[Passage provided]:
[START]

How can we do this in Python? I am able to do this in R. The following is the command I used,
library(zoo)
is.na(DF$a) <- DF$a == 0
DF$a <- na.locf(DF$a,na.rm=FALSE)
Any help would be appreciated.
Thanks
It sounds like you're looking for the method ffill.
Assuming you don't have NaN (or also want to fill in NaN in the same way as 0):
df = df.replace(0, np.NaN).ffill()
If you do have NaN and want keep NaN as is:
df.loc[~df.x.isnull(), 'x'] = df.loc[~df.x.isnull(), 'x'].replace(0, np.NaN).ffill()
This should work, provided you are willing to use numpy:
First, identify the indices which meet your condition using the where
function. (Assuming that you already have your data in an array, called x
in this case)
indices = np.where(x == 0.0)[0]
The use of [0]
in the previous line is necessary because calling where
without the optional replacement values returns a tuple with one element: an array of the indices where the condition is met (see the documentation for more info).
To replace the the zeroes with the previous non-zero:
for index in indices:
c[index] = c[index - 1]
This will automatically leave leading zeroes in place, and only correct the gaps after there have been non-zero values.
Version 1: you only want to substitute the first row with a 0.00 value:
a = range(1, 10)
a = a + [0,0,0,0,0]
# a = [1, 2, 3, 4, 5, 6, 7, 8, 9, 0, 0, 0, 0]
out = [a[0]] + [x if x !=0 else y for x,y in zip(a[1:], a[:-1])]
# out = [1, 2, 3, 4, 5, 6, 7, 8, 9, 9, 0, 0, 0, 0]
So now we have a list with two 9 values. The first zero has been replaced.

[END]

[Exercise set]:
(a) In the forum thread on replacing zeros in Python, which method does the first reply say the asker is looking for?
(b) Repeat the forum thread on replacing zeros word for word, starting at "How can we do" and ending at "would be appreciated.".
(c) Pick up the forum thread about replacing zeros in Python where it stops, and write the next part.

[Dataset excerpt]
[START]

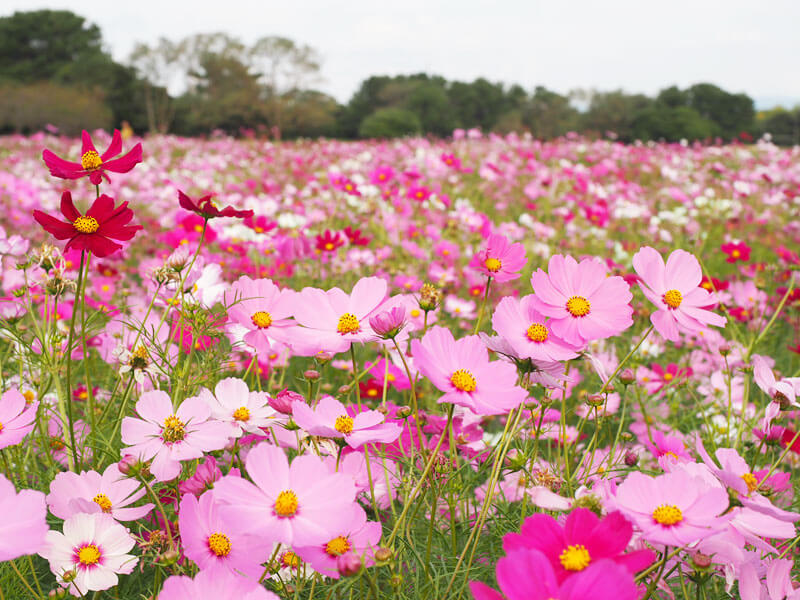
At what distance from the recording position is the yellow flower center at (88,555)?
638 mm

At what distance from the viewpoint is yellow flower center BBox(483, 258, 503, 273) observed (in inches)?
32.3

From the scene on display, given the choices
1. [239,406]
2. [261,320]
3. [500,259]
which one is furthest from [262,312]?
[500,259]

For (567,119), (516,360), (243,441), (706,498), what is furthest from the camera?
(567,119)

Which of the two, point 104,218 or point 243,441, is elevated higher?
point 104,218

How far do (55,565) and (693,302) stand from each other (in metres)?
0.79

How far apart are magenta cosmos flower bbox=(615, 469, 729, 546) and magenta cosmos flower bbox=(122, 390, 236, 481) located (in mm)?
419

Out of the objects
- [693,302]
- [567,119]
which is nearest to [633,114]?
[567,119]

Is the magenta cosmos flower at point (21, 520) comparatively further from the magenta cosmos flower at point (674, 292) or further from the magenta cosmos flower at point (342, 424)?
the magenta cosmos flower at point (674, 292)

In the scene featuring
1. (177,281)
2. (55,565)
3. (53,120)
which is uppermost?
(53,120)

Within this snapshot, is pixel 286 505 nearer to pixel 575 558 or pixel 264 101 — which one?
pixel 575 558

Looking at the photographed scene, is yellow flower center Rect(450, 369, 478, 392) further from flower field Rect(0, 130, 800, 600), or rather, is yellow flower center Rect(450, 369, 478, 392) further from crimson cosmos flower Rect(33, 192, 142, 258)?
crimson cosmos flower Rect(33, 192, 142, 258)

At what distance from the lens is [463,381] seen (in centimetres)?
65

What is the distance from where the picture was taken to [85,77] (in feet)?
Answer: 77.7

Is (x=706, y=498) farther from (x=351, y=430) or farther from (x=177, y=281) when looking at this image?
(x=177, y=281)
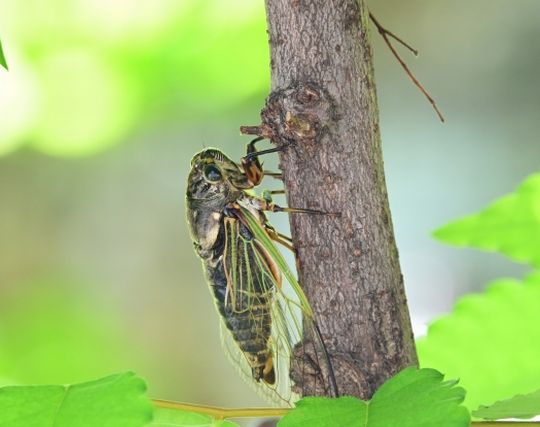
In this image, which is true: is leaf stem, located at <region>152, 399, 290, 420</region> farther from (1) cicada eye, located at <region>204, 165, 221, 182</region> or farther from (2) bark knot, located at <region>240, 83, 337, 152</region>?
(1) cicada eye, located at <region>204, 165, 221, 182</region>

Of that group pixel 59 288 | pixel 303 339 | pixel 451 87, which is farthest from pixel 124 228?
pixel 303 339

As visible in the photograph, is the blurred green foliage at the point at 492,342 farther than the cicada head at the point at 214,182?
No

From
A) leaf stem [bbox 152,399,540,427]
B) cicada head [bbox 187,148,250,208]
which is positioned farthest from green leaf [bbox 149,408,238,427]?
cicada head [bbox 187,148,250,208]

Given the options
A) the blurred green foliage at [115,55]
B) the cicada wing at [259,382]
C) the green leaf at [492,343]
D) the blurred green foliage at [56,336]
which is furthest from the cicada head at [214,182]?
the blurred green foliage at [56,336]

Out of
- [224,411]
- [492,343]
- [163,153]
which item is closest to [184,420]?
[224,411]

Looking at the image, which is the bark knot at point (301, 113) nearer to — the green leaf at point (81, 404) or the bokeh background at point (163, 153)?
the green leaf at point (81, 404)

[END]

[Answers below]:
(a) The method ffill.

(b)
How can we do this in Python? I am able to do this in R. The following is the command I used,
library(zoo)
is.na(DF$a) <- DF$a == 0
DF$a <- na.locf(DF$a,na.rm=FALSE)
Any help would be appreciated.

(c)
NOTE: I am assuming you cannot replace a 0 value in the first row.
Version 2: you want to substitute all 0.0 values, even if the previous row was substituted.
a = range(1, 10)
a = a + [0,0,0,0,0]
# a = [1, 2, 3, 4, 5, 6, 7, 8, 9, 0, 0, 0, 0]
out = [a[0]]
for x in a[1:]:
if x != 0:
out.append(x)
else:
out.append(out[-1])
# out = [1, 2, 3, 4, 5, 6, 7, 8, 9, 9, 9, 9, 9, 9, 9]
Now all the 0 values have taken the last non-zero value.
Version 3: based on the op's feedback:
import itertools
a = [0,0,1,2,5,4,0,0,8,9,0,5,0,6]
# accept all leading zeros
out = [x for x in itertools.takewhile(lambda x: x == 0, a[1:])]
for x in a[len(out):]:
if x != 0:
out.append(x)
else:
out.append(out[-1]))
Really though, the best solution in my opnion, especially if you are familiar with R, is to use the Python Pandas package . See the "Fill gaps forward or backward" section. The solution is much more elegant than trying to do it all with native packages.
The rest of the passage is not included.